The coronavirus pandemic has flooded the Tahoe real estate market with an unprecedented number of buyers seeking an escape from urban lifestyles that have shrunk in the wake of COVID-19.
Home sales in Tahoe/Truckee this June are almost double what they had been the year before. And some popular neighborhoods like Tahoe Donner have seen the volume of home sales more than double over last year.
With many urban professionals working successfully from home, and public spaces shuttered throughout many of California’s cities, open space has become the new luxury.
In Tahoe/Truckee we are seeing this not only in the rising number of luxury cash sales, but also in the cutthroat market for homes priced around or under $1 million, where multiple offers have become the norm and many homes are selling at the asking price or above asking.
In the Martis Valley, home to the tony Martis Camp, home sales quadrupled this June over last year.
Eight homes closed escrow in the Martis Valley for a combined monthly volume of more than $33 million (all but one were cash purchases). One of the Martis Camp homes was a five-bedroom that closed in 17 days for $7.8 million cash after sitting on the market for a year and a half.
The reopening of Tahoe’s hotels and restaurants in May unleashed a wave of pent-up demand on the housing market here that continues to be felt into mid-July. And luxury enclaves like Martis Camp are not the only neighborhoods to feel the impact.
In Incline, some parts of the East Shore like Glenbrook and elsewhere, homes that had wallowed on the market for a year or more suddenly saw multiple offers in the space of a weekend.
The trend is being fueled by a strong buyer penchant for elbow room. Condos, it seems, do not hold the same appeal as homes backing to open space or acreage. Throughout the region, condo sales volume is down to just 65% of what it had been the year before. At the ski areas, the drop in volume was even more precipitous, with less than $5 million changing hands in June (almost a 60% drop from last June).
Properties on acreage have benefitted from the trend.
One home in the gated Juniper Hills neighborhood above Glenshire got close to its asking price of almost $1 million. It sits on 20 acres, as do almost all the homes in that rural neighborhood fed by well water, but it’s a two-bedroom with no garage.
In Prosser Lakeview and Sierraville, two homes on 3 to 10 acres sold in just over a week on the market.
New homes are also benefitting from the influx of well-heeled urban buyers. One Tahoe Donner home, still under construction with no sheetrock and almost no flooring installed, had three offers in one weekend and is likely to sell for well north of its $1.55 million asking price. In Gray’s Crossing, a walkable golf course community near downtown Truckee, new homes under construction are also selling at the framing stage.

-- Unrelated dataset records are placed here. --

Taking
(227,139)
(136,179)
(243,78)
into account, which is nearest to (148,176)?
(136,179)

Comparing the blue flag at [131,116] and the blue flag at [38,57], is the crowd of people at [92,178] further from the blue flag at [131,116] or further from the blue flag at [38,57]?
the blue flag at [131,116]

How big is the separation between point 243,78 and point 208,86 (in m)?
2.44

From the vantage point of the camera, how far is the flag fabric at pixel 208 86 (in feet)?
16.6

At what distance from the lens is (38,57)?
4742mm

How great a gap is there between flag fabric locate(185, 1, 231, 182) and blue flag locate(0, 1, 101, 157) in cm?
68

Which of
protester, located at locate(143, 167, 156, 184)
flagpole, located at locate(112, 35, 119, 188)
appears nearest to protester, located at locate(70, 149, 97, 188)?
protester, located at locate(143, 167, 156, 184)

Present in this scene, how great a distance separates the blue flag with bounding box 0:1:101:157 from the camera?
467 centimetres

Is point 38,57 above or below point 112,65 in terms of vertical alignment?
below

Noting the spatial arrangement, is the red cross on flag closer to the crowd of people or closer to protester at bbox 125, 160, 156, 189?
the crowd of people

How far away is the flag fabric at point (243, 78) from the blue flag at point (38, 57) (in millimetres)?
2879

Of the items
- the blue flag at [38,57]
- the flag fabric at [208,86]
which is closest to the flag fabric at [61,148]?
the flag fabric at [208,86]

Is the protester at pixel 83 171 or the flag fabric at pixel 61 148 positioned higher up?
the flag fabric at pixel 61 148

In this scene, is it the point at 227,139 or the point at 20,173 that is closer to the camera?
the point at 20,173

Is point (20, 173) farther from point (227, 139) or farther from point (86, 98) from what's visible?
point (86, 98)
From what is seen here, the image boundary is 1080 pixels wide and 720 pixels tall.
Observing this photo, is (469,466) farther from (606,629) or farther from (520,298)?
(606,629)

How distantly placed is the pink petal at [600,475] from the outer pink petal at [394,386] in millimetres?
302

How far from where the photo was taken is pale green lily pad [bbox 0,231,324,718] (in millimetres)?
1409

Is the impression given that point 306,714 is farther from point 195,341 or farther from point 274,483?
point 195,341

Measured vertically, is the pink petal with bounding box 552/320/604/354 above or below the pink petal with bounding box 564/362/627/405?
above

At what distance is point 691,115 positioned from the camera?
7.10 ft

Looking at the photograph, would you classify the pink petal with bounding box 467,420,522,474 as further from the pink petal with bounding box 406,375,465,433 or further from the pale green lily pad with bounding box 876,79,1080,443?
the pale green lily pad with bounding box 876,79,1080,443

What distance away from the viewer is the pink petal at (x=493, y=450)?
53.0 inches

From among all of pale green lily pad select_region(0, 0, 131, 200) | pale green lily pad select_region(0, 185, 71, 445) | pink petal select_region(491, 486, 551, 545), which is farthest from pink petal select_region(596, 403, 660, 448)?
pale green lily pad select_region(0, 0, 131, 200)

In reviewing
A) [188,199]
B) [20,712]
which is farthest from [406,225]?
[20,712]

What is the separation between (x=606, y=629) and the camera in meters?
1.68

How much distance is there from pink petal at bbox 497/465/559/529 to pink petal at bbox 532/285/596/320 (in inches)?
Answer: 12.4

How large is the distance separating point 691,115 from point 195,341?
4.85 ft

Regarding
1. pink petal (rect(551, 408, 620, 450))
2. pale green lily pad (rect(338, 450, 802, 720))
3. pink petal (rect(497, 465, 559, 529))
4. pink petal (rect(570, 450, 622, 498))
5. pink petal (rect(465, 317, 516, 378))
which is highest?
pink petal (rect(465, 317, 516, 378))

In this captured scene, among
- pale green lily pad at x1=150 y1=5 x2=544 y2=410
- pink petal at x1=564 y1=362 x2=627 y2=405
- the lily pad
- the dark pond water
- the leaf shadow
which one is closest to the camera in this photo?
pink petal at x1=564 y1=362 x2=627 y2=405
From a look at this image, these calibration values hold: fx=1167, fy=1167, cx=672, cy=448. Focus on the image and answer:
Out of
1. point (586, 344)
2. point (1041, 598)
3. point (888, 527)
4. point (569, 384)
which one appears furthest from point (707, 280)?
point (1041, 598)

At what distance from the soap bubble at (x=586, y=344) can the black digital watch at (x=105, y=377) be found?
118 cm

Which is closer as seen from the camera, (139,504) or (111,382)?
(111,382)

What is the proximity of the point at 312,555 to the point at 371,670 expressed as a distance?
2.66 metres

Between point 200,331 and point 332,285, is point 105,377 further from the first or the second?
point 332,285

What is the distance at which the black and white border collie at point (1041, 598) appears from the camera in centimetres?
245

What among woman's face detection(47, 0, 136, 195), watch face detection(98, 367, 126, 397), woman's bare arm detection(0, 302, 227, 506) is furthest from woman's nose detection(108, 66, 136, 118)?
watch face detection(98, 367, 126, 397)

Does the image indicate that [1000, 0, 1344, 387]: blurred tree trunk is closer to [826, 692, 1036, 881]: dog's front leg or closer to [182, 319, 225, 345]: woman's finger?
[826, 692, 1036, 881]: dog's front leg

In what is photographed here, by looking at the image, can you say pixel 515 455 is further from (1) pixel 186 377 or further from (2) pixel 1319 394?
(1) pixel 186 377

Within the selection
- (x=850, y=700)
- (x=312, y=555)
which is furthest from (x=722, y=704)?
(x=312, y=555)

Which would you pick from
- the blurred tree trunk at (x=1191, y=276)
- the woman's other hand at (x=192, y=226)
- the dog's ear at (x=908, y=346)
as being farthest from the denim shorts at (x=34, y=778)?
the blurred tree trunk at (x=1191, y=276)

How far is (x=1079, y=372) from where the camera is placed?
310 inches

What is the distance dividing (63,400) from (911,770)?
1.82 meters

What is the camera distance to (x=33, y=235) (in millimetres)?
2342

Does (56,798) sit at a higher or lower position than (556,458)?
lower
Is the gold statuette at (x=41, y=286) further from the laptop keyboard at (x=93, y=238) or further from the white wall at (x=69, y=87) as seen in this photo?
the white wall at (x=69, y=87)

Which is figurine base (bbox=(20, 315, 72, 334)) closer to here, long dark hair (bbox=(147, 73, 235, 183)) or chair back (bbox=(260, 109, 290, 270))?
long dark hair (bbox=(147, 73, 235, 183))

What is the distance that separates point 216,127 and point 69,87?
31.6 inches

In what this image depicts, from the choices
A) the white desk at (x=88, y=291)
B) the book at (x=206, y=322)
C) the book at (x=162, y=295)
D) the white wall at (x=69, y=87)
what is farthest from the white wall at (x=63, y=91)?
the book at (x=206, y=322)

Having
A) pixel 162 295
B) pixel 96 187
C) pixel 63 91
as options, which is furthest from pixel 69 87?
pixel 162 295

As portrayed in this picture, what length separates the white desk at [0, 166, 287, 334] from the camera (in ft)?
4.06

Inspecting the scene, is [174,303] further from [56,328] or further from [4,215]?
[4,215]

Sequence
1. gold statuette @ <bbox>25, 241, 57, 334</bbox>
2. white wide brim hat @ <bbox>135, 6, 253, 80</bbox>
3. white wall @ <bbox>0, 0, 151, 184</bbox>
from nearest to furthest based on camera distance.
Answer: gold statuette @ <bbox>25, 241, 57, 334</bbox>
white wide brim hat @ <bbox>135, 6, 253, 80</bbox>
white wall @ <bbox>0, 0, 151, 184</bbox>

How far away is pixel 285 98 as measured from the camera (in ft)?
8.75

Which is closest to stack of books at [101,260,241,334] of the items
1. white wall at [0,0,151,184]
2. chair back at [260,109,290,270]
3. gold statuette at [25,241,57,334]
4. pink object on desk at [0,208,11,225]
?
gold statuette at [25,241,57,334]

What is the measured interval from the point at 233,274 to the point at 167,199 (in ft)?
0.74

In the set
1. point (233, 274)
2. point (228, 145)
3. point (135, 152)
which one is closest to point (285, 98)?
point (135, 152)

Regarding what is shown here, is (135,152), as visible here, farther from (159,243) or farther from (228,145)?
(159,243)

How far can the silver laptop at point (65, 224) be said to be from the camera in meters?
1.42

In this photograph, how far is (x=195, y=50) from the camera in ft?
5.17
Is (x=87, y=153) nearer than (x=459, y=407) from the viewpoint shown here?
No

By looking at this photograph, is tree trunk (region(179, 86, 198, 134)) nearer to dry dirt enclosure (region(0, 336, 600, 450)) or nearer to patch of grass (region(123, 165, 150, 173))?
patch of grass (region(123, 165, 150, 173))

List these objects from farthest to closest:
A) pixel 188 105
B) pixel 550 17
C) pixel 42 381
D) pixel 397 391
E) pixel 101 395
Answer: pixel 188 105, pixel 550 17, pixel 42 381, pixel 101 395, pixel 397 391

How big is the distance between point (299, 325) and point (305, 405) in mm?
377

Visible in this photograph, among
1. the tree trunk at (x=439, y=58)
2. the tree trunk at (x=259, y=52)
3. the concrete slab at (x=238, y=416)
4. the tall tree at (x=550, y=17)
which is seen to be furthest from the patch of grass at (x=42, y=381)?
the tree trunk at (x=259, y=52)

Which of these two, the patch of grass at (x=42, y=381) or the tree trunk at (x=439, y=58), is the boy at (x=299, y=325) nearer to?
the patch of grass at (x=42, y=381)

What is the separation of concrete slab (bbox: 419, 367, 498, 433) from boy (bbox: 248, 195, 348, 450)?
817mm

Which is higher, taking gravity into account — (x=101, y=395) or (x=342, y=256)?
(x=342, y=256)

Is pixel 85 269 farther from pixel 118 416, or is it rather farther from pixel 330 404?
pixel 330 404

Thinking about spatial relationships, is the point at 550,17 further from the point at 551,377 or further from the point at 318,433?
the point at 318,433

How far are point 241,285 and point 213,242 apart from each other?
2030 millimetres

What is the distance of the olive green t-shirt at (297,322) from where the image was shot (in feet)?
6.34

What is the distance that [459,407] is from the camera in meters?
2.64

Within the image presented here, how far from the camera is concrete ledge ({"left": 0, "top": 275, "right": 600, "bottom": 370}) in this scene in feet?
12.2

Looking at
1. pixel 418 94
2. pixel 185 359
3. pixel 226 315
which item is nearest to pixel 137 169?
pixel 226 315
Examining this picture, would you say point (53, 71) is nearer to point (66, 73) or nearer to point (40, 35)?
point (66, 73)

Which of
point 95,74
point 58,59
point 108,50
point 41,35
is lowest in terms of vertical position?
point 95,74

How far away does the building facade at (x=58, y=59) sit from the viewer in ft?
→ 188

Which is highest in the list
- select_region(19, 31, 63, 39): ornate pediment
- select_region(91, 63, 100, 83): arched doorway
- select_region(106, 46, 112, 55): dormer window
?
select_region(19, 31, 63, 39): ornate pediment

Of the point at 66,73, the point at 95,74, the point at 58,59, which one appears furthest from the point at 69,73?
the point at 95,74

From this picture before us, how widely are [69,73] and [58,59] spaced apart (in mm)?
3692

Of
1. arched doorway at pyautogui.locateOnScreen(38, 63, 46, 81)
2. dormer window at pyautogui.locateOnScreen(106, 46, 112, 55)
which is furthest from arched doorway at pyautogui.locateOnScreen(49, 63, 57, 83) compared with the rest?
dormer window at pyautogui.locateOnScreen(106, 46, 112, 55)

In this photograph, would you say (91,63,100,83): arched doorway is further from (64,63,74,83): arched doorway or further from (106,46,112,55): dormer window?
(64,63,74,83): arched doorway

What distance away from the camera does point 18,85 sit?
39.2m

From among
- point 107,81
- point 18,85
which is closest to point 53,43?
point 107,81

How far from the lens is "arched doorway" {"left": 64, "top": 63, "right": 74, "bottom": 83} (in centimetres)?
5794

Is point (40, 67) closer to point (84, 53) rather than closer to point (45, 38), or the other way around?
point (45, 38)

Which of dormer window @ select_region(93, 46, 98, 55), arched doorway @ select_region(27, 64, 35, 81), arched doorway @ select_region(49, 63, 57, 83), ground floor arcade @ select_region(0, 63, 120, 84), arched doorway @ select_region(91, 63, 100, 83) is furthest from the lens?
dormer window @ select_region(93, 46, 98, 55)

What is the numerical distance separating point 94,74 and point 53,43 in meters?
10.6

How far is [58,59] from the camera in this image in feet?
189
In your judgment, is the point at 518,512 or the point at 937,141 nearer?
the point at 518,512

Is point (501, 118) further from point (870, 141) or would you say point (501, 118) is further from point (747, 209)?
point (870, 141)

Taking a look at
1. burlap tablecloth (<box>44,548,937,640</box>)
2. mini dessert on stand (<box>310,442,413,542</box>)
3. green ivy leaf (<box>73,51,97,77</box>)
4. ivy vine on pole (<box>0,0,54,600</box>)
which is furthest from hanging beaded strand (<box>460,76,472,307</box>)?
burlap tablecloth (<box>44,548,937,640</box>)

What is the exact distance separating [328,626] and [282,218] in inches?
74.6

For buyers, the frenzied market can present a white-knuckle experience. When you see a home you love that’s not even finished, and your realtor tells you that you need to offer almost $200,000 over asking, and you need to do it now, do you trust her?
And even if you do trust your advisor, do you want to compete in a frenzied market where you might be overpaying?
An appraisal, which is required on any financed offer, is a buyer’s best protection against overpaying. With a very hot market, appraisals will be based on current comparable sales, however, so the likelihood is that there will be other sales to justify the over-asking price.
What’s it worth to you?
If you live in an urban area, as many of my buyer clients do, much of what you enjoyed about San Francisco or Los Angeles has been stripped from you in the wake of the COVID pandemic. In that climate, what’s the value of open space, privacy, and fresh air?
Based on the explosion of sales in the Tahoe/Truckee market, the freedom of breathing space is, quite possibly, priceless.